#### To-do list:
a) In the article about the carbon border tax, to which organization will Liam Fox give a speech outlining his tax proposal?
b) List every organization that the article about the carbon border tax names with a proper name.
c) Retype the part of the article about the carbon border tax that opens with the words containing "Britain’s former trade secretary" and closes with "Thursday (27 May).".

#### Text passage:

★ ★ ★ ★ ★ ★ ★

Britain’s former trade secretary calls for carbon border tax

Liam Fox, trade minister from 2016-2019, was speaking ahead of a meeting of the world's seven largest advanced economies in Britain next month. [EPA-EFE/SALVATORE DI NOLFI]

Britain’s former trade minister Liam Fox has called for a carbon border tax to help protect businesses against cheaper imports from countries with less strict climate policies.

“I hope the government will bring forward concrete plans to create a workable proposal on this as soon as possible,” he told Reuters.

Fox, trade minister from 2016-2019, was speaking ahead of a meeting of the world’s seven largest advanced economies in Britain next month and will outline his tax proposal in a speech to the Centre for Policy Studies on Thursday (27 May).

“For UK and European business, there is an increasing view that the carbon price is now so high it is making them uncompetitive in a global context,” he said.

★ ★ ★ ★ ★ ★ ★

#### Listed records:
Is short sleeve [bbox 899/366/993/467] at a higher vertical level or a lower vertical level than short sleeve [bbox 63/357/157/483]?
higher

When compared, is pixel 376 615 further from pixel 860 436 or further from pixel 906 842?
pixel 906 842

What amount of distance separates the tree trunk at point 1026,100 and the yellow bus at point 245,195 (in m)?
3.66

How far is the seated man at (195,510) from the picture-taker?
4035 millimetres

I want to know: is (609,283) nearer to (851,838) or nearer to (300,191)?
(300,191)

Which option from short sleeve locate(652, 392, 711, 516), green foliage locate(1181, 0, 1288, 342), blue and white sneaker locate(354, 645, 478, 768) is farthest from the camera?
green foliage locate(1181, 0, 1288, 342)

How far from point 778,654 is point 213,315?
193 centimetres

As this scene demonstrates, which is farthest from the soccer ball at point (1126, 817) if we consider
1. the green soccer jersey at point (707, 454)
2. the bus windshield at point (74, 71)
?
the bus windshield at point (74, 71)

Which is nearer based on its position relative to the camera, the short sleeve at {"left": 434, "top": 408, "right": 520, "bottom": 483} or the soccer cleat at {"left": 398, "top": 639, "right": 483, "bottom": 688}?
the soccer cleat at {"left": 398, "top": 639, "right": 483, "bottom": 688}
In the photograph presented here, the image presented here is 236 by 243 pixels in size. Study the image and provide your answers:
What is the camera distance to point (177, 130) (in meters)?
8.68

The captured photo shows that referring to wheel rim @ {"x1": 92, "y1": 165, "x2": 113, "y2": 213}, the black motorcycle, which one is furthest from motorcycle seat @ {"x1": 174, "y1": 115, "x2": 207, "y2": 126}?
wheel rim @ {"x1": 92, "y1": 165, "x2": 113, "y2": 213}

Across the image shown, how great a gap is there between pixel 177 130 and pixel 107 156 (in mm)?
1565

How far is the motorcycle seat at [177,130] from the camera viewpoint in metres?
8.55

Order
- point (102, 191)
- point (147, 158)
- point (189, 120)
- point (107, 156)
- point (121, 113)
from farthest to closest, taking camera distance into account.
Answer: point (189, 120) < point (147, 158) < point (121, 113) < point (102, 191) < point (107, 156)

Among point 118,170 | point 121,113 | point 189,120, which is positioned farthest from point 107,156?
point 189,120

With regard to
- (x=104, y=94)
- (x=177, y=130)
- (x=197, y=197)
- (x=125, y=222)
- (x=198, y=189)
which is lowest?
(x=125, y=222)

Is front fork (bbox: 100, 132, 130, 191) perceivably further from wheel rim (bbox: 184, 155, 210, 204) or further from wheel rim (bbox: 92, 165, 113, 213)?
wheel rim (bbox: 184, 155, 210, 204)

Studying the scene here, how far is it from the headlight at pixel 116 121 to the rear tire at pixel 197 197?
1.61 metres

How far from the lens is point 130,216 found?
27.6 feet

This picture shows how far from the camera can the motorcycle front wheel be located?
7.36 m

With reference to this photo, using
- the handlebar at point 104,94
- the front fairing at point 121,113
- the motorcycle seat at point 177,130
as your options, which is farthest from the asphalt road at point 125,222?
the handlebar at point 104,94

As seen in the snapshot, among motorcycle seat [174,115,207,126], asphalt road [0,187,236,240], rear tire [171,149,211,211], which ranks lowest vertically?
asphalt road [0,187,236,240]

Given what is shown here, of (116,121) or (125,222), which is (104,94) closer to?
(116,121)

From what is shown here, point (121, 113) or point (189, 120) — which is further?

★ ★ ★ ★ ★ ★ ★

#### Exercise solutions:
a) The Centre for Policy Studies.

b) EPA-EFE, Reuters, Centre for Policy Studies

c)
Britain’s former trade secretary calls for carbon border tax

Liam Fox, trade minister from 2016-2019, was speaking ahead of a meeting of the world's seven largest advanced economies in Britain next month. [EPA-EFE/SALVATORE DI NOLFI]

Britain’s former trade minister Liam Fox has called for a carbon border tax to help protect businesses against cheaper imports from countries with less strict climate policies.

“I hope the government will bring forward concrete plans to create a workable proposal on this as soon as possible,” he told Reuters.

Fox, trade minister from 2016-2019, was speaking ahead of a meeting of the world’s seven largest advanced economies in Britain next month and will outline his tax proposal in a speech to the Centre for Policy Studies on Thursday (27 May).